(Ronald Neame, 1966)
Odd how certain films are accorded Classic status, while others, sometimes more deserving, slip through the cracks to some extent.
Gambit is a clever, funny and suspenseful caper film from the mid-sixties. It's romantic, always nice to look at, and a rewarding narrative experience. Yet it's far from acclaimed as a classic. Perhaps it's a little too self-consciously clever in its Twisty-turniness. Perhaps the combination of Michael Caine and Shirley Maclaine in the lead roles doesn't have the requisite old school star power of something like Charade, say.
It should be a classic, I think. Detailing the carefully planned heist of an ancient sculpture from a reclusive North African Billionaire (drolly played by Herbert Lom), Gambit is always imaginative and interesting in it's approach.
It is also a catalogue of the pleasures of studio filmmaking at just the moment when they were about to evaporate under commercial and artistic pressure, in the mid to late 1960s. But this film is shot in lovely, thick technicolour on beautifully designed sets filled with actors in glamourous costumes. The instances of location shooting - the opening long shot of the streets of Hong Kong through the windscreen of a moving car is superbly vivid and evocative - enrich the sense of place and atmosphere.
The story is slight and familiar, but the storytelling is superb. The opening act depicts the heist going like clockwork, all the elements falling perfectly into place. MacLaine doesn't speak a word in this entire sequence, a mute doll until 27 minutes in when the story evaporates and we see that we have been shown Caine's plan as he would like it to happen, before he has actually met MacLaine. The rest of the film depicts the actual truth of the plan, ruined and adjusted throughout by complicated, awkward reality.

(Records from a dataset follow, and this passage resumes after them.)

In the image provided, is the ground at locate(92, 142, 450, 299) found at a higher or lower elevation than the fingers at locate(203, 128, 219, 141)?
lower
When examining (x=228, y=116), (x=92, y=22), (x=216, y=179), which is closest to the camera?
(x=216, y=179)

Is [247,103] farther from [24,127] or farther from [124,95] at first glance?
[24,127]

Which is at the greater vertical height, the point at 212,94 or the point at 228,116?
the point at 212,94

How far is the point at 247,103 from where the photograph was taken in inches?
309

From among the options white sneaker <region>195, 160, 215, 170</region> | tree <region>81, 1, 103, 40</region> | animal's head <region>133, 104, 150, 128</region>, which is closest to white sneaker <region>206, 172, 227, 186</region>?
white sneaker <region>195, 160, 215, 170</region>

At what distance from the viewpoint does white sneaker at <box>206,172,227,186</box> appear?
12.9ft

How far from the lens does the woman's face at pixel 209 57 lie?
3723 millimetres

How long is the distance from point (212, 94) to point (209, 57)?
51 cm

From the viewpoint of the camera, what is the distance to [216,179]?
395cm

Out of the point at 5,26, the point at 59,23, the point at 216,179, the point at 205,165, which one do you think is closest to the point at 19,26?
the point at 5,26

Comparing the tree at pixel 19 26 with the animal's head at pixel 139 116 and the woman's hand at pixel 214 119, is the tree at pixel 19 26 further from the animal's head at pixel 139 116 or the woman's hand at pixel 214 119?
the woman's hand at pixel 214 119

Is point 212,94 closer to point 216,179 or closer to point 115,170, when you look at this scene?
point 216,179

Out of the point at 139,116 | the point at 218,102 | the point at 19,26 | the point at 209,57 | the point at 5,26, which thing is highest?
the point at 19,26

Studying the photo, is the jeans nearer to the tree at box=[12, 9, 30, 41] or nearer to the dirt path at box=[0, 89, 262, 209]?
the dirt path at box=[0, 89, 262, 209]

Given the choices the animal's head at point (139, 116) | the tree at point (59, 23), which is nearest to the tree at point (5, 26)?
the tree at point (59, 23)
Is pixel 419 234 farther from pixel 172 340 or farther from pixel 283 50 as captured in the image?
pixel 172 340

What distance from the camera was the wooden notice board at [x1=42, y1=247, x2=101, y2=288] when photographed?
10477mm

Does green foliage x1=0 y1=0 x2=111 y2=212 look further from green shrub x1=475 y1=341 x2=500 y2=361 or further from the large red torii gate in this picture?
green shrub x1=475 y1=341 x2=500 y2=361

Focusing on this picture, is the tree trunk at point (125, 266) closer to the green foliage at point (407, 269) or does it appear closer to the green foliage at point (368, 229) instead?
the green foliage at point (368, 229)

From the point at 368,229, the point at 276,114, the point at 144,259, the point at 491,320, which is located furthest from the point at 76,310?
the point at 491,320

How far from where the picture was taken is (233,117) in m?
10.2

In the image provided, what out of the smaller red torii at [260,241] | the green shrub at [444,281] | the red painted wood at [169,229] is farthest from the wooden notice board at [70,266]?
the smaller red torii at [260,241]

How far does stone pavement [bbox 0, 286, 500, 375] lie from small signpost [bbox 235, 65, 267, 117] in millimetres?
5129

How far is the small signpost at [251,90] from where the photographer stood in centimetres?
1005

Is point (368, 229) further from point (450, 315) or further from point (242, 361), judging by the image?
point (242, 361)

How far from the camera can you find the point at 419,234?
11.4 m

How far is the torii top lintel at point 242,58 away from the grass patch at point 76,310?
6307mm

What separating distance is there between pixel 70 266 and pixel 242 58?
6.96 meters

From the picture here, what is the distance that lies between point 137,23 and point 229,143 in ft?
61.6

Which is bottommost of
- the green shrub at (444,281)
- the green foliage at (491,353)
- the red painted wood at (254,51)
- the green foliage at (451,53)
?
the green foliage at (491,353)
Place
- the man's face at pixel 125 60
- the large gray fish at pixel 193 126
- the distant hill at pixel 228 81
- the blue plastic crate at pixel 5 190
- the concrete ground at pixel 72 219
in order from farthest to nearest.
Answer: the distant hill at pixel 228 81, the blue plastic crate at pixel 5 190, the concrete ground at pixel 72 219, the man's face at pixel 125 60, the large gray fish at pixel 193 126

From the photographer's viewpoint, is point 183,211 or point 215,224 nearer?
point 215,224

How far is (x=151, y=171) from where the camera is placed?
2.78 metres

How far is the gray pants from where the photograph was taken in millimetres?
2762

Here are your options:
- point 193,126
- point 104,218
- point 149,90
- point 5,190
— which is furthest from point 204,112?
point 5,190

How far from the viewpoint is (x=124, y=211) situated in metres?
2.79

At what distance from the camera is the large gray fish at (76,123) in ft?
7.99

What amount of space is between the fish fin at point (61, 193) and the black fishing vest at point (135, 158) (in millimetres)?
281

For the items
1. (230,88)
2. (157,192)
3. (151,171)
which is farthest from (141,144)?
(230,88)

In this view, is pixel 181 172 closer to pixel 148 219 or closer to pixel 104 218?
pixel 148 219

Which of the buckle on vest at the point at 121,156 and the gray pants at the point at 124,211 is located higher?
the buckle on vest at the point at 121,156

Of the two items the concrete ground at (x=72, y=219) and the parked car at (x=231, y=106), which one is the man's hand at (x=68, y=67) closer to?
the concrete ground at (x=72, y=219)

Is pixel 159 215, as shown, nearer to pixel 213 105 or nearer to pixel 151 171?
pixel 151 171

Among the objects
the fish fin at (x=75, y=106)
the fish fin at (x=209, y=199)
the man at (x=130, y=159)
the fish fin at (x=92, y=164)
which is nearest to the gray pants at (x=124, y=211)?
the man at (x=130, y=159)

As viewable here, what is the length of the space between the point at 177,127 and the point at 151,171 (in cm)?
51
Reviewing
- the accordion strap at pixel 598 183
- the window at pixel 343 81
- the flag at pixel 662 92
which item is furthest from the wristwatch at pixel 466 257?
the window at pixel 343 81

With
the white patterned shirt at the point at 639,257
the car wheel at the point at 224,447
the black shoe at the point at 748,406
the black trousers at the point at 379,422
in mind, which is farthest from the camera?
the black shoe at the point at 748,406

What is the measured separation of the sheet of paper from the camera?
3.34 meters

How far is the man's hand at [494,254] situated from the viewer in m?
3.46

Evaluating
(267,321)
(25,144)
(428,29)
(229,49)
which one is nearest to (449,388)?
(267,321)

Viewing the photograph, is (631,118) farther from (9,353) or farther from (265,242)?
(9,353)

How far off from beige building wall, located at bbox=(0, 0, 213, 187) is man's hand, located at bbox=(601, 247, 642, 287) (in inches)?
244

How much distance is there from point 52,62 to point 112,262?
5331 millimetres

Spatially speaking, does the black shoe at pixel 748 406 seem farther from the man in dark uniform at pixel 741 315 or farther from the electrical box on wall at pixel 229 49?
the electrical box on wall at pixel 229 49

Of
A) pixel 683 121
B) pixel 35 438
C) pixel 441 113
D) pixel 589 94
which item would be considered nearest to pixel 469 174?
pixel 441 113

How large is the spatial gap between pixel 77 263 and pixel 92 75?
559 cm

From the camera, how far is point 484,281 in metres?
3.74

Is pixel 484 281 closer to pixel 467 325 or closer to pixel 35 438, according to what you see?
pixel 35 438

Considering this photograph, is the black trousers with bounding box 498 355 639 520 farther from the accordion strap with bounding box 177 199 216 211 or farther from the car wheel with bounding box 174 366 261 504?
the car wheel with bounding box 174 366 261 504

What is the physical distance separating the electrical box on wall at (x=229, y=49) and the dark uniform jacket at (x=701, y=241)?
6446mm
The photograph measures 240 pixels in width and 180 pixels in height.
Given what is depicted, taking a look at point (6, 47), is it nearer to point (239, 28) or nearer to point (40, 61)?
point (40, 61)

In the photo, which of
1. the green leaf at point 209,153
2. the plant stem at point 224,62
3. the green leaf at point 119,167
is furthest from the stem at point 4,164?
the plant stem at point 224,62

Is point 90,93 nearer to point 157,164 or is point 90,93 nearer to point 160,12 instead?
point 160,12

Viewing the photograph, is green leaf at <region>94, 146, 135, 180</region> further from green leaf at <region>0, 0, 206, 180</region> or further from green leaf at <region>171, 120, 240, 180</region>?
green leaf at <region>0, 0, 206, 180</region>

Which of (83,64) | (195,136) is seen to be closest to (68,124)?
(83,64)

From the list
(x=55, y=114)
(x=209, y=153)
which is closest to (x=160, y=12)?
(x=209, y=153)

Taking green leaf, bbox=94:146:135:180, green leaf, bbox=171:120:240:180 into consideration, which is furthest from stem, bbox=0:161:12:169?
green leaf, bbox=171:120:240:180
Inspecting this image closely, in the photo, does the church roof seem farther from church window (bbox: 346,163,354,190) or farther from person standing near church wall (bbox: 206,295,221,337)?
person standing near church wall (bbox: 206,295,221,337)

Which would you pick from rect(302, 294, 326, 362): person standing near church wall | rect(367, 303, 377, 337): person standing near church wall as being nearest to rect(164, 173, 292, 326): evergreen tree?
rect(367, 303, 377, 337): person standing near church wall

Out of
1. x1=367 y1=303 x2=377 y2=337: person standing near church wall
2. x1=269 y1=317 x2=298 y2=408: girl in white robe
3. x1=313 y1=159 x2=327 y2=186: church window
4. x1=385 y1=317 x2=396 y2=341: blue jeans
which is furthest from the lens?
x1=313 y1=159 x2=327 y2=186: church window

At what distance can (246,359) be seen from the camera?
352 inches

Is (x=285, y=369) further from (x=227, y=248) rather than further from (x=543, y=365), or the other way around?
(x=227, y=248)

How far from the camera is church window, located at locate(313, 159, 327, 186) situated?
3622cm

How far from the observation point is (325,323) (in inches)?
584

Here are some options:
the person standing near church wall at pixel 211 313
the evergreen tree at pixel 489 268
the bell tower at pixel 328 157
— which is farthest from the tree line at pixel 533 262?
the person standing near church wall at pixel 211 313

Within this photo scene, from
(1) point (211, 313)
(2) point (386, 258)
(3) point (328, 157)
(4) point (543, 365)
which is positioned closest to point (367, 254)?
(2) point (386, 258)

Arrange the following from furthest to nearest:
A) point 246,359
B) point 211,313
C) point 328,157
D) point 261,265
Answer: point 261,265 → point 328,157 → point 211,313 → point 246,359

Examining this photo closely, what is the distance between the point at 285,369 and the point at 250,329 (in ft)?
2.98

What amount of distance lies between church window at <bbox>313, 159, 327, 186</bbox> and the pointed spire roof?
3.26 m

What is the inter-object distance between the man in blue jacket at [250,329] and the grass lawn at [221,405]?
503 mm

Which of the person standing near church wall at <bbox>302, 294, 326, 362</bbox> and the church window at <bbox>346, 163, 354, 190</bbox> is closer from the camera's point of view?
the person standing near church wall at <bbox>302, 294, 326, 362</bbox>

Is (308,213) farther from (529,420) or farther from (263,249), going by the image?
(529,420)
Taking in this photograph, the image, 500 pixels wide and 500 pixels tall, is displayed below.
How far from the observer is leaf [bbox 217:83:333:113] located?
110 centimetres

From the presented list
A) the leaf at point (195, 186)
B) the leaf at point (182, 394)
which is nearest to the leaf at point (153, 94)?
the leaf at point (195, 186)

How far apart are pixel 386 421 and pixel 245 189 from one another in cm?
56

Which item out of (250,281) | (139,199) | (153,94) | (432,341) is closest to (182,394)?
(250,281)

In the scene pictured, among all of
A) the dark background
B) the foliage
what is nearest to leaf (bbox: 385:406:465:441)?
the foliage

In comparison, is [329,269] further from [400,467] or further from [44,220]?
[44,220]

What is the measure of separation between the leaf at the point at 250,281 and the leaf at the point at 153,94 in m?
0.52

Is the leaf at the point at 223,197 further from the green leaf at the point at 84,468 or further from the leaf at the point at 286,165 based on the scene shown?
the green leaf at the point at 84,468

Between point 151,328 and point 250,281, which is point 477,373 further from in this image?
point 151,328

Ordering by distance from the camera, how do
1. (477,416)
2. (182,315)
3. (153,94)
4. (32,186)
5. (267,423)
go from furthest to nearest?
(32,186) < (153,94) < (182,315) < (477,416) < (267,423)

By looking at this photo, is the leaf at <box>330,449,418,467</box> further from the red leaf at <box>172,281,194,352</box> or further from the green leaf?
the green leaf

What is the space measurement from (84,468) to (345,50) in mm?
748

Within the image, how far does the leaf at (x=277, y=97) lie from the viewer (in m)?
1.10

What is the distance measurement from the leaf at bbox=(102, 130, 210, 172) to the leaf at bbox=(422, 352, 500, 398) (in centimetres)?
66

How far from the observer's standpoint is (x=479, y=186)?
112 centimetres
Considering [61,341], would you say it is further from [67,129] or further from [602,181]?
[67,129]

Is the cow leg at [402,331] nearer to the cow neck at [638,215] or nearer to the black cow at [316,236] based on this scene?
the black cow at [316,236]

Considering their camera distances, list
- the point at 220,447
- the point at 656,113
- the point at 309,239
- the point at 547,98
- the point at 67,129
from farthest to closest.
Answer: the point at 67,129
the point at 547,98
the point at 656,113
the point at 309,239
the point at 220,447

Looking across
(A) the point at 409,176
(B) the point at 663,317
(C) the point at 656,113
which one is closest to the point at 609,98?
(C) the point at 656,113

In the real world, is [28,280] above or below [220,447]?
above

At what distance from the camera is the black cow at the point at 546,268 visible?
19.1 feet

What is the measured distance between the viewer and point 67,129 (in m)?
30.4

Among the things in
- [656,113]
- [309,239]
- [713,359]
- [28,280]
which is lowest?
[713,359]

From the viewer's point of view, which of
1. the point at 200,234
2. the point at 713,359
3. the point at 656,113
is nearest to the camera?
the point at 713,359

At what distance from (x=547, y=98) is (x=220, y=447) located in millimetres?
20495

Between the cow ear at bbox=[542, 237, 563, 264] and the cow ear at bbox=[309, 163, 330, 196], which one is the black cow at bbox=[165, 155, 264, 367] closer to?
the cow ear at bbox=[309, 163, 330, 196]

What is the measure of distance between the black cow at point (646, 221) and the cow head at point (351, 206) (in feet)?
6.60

If the difference between how we imagine - or wish - life were and how it actually is is the real subject of Gambit, well the presentation is just as important. It slips in a little romance, a little suspense, some nicely comic moments, and always remains light and colourful.
And it is headlined by a couple of proper movie stars, MacLaine doing a variation on her kooky, vulnerable dame with a tough streak, while Caine lets his slightly reptilian looks and natural charm both work for his character, who flips from charming to selfish thoughout. They have enough chemistry to make their relationship charm, just like the film itself.